To a stirred solution of (3S,8S,9S,10R,13R,14S,17R)-10,13-dimethyl-17-((R)-6-methylhept-2-yl)-2,3,4,7,8,9,10,11,12,13,14,15,16,17-tetradecahydro-1H-cyclopenta[a]phenanthrene-3-yl 5-((3-((tert-butoxycarbonyl)amino)-3-methylbutyl)(8-((((4-methoxybenzyl)oxy)carbonyl)amino)-8-methylnonyl)amino)-5-oxopentanoate (0.143 g, 0.143 mmol) in DCM (2.2 mL) was added 4N HCl in dioxane (0.25 mL).
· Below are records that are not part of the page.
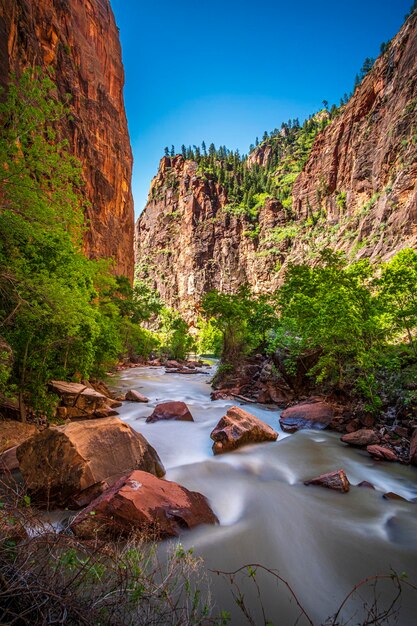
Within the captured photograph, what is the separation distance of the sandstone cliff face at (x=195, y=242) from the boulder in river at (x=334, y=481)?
81.6 meters

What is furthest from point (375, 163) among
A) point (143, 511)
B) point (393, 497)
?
point (143, 511)

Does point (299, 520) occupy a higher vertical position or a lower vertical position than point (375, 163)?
lower

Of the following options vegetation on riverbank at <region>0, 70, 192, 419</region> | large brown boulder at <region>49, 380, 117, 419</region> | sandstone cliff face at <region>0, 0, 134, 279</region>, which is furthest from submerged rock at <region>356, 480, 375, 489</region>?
sandstone cliff face at <region>0, 0, 134, 279</region>

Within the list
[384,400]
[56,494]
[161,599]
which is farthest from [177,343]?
[161,599]

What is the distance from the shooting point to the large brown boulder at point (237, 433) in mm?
8344

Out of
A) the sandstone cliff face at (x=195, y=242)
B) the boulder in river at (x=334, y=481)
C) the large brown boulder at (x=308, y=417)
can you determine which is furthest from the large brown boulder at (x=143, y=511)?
the sandstone cliff face at (x=195, y=242)

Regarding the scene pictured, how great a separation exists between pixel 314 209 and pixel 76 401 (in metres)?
89.4

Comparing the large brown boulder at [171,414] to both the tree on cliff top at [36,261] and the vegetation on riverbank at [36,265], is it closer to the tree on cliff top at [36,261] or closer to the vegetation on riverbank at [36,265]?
the vegetation on riverbank at [36,265]

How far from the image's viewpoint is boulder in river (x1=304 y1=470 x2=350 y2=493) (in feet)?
20.4

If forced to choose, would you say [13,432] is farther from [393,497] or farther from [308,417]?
[308,417]

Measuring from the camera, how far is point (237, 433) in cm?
858

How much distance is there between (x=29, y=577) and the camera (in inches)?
81.1

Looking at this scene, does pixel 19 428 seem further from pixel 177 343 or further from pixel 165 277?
pixel 165 277

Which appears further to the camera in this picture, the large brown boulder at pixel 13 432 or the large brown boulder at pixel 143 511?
the large brown boulder at pixel 13 432
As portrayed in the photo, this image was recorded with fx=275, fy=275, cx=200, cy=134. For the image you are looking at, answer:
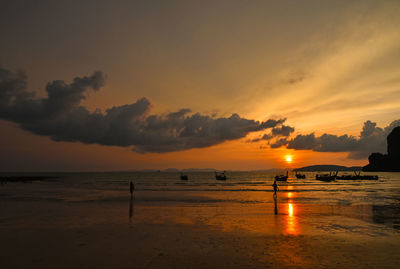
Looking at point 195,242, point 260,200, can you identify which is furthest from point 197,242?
point 260,200

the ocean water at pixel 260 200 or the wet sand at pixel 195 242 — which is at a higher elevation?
the wet sand at pixel 195 242

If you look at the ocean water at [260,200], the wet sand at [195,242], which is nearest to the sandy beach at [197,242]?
the wet sand at [195,242]

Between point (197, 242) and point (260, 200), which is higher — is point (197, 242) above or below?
above

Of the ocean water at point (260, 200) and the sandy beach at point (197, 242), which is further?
the ocean water at point (260, 200)

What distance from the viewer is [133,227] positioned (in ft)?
56.5

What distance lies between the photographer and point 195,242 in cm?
1368

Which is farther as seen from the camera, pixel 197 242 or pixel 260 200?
pixel 260 200

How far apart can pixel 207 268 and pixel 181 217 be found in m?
11.5

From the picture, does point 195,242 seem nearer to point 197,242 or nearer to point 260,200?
point 197,242

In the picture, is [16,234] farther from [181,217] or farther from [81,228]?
[181,217]

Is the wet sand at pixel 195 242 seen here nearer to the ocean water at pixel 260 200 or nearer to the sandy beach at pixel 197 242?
the sandy beach at pixel 197 242

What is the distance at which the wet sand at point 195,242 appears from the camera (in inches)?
421

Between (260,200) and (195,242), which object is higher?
(195,242)

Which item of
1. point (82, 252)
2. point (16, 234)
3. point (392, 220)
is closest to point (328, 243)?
point (392, 220)
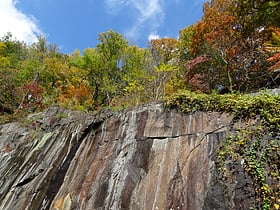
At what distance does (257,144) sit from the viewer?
233 inches

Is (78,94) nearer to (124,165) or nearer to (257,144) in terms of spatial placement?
(124,165)

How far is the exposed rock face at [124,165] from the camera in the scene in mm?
5902

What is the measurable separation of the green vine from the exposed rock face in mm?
231

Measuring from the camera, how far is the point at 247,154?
5.82m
The reaction mixture was stirred at room temperature and monitored by LCMS. At 17 h, 4N HCl in dioxane (0.10 mL) was added. At 22 hours, MTBE (15mL) was added, and the reaction mixture was kept overnight at 4 ° C. The suspension was centrifuged (10,000xg was kept for 30min at 4 ° C). The supernatant was decanted. The solid was suspended in MTBE and concentrated to obtain 5-((3-amino-3-methylbutyl) (8-amino-8-methylnonyl) amino)-5-oxopentanoic acid (3S, 8S, 9S, 10R, 13R, 14S, 17R)-10,13-dimethyl-17-((R)-6-methylheptyl-2-yl)-2,3,4,7,8,9,10,11,12,13,14,15,16,17-tetrahydro-1H-cyclopenta [a] phenanthrene-3-yl ester dihydrochloride (0.082g, 0.098mmol, 68.7%) as a white solid. UPLC/ELSD: RT = 2.24 min. MS (ES): m/z for C ₄₇ H ₈₅ N ₃ O ₃ = 371.23 (M+2H) ²⁺ . ¹ H NMR (300MHz, MeOD) δ5.43-5.35(m,1H),4.62-4.47(m,1H),3.51-3.33(m,4H),2.49-2.27(m,6H),2.11-1.78(m,9H),1.71-0.98(m,33H),1.37(s,6H) ,1.33(s,6H),1.05(s,3H),0.95(d,J＝6.4Hz,3H),0.89(d,J＝6.6Hz,3H),0.88(d,J＝6.6Hz,3H),0.73(s,3H).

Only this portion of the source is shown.